### ASSIGNED TASK
Take the line containing "Una de las visitas" and each line after it through the end of the data below, and return them exactly, minus any pictures.

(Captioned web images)
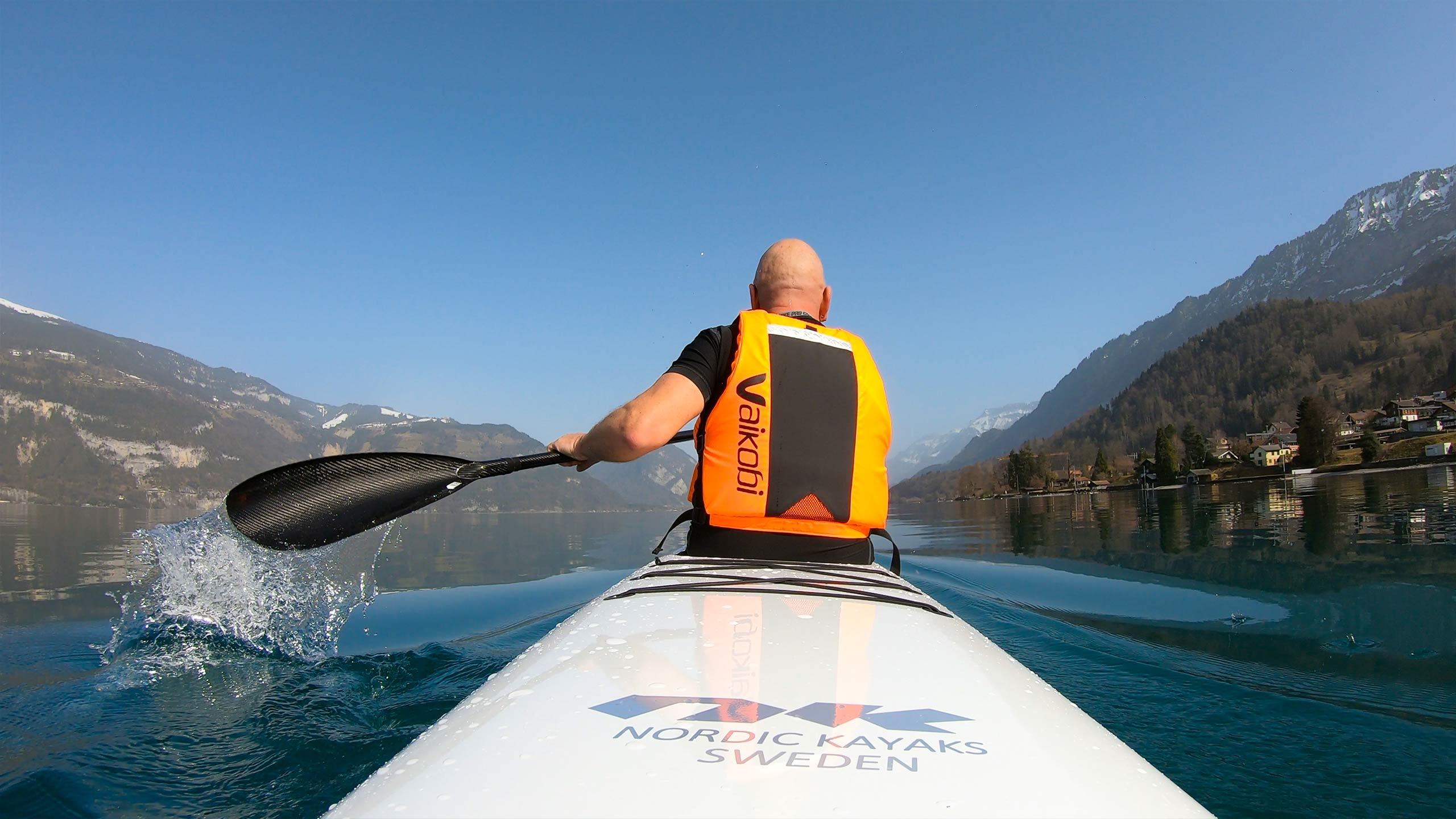 surfskipoint-thunersee-paddeld-unterwegs-wasser-sprizer.jpg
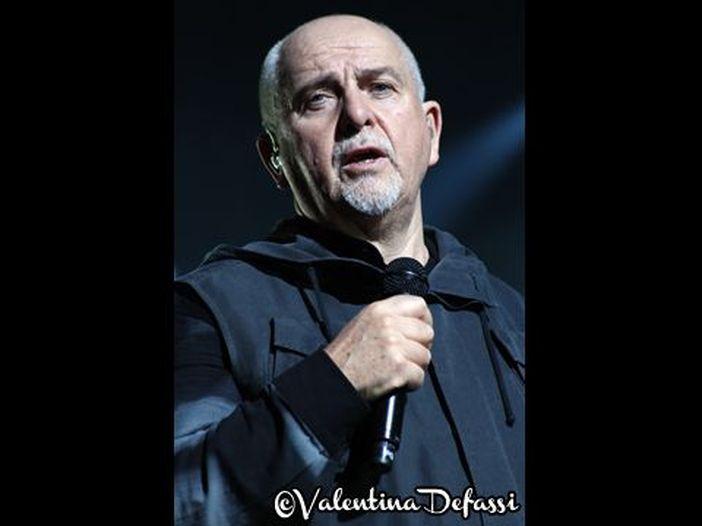 Sport: Peter Gabriel e David Rhodes distrutti da due italiani a ping pong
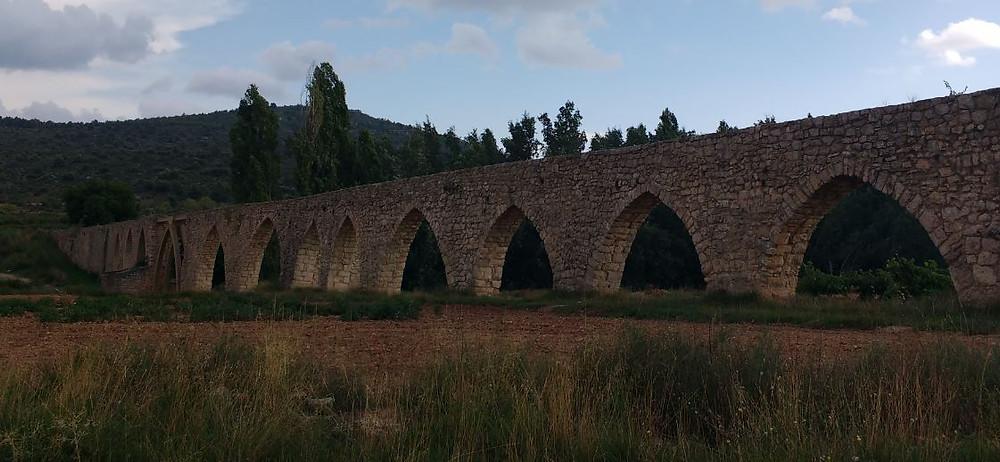 Una de las visitas recomendables es el Acueducto de los Arcos de Alpuente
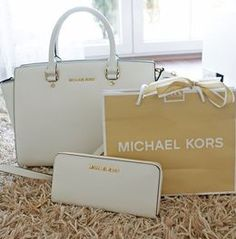 Michael Kors Bags with low price and high quality. Visit the site and choose the best one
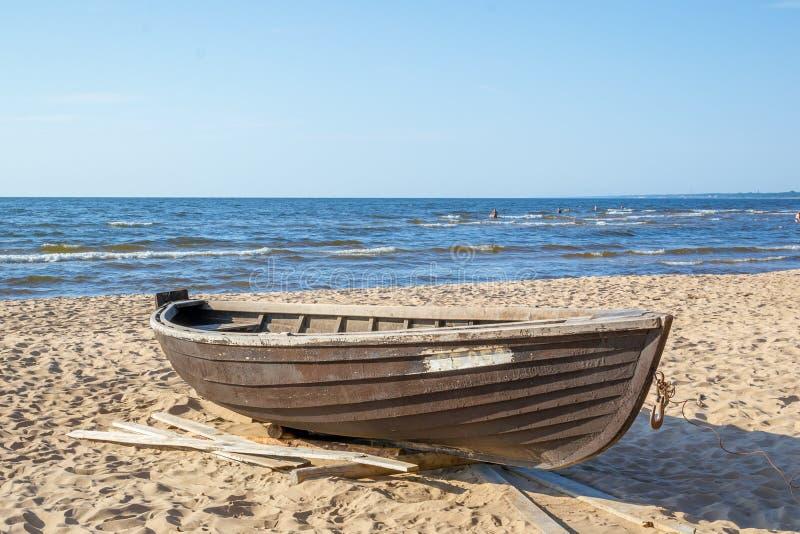 在冷的波罗的海的海岸的木小船 免版税库存图片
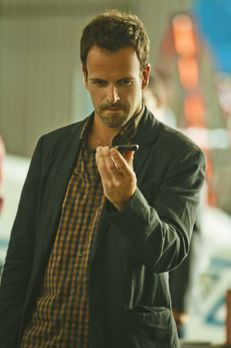Elementary - Ein neuer Fall wartet auf Sherlock Holmes (Jonny Lee Miller) ......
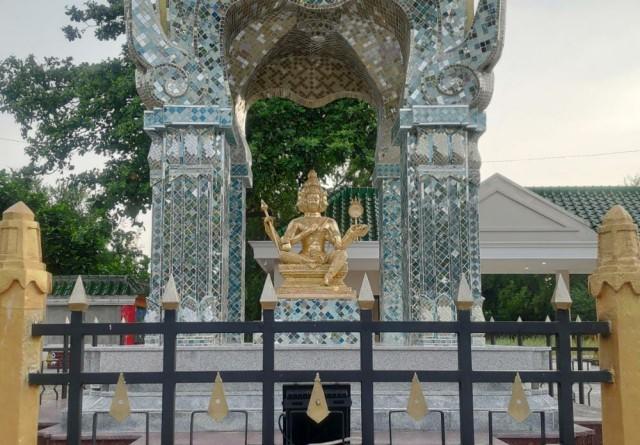 Melihat Patung Buddha Dewa Empat Muka, Asli dari Thailand di Tuban, Jawa Timur (95254)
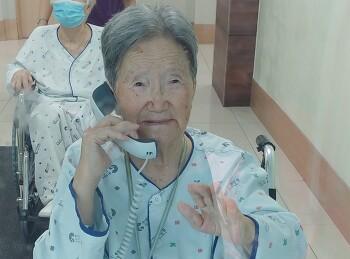 [죽풍의 시] 요양병원에 계시는 어머니 면회 후 쓰는 자작 시, 어머니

### FINISHED TASK
 Una de las visitas recomendables es el Acueducto de los Arcos de Alpuente
 Michael Kors Bags with low price and high quality. Visit the site and choose the best one
 在冷的波罗的海的海岸的木小船 免版税库存图片
Elementary - Ein neuer Fall wartet auf Sherlock Holmes (Jonny Lee Miller) ......
 Melihat Patung Buddha Dewa Empat Muka, Asli dari Thailand di Tuban, Jawa Timur (95254)
 [죽풍의 시] 요양병원에 계시는 어머니 면회 후 쓰는 자작 시, 어머니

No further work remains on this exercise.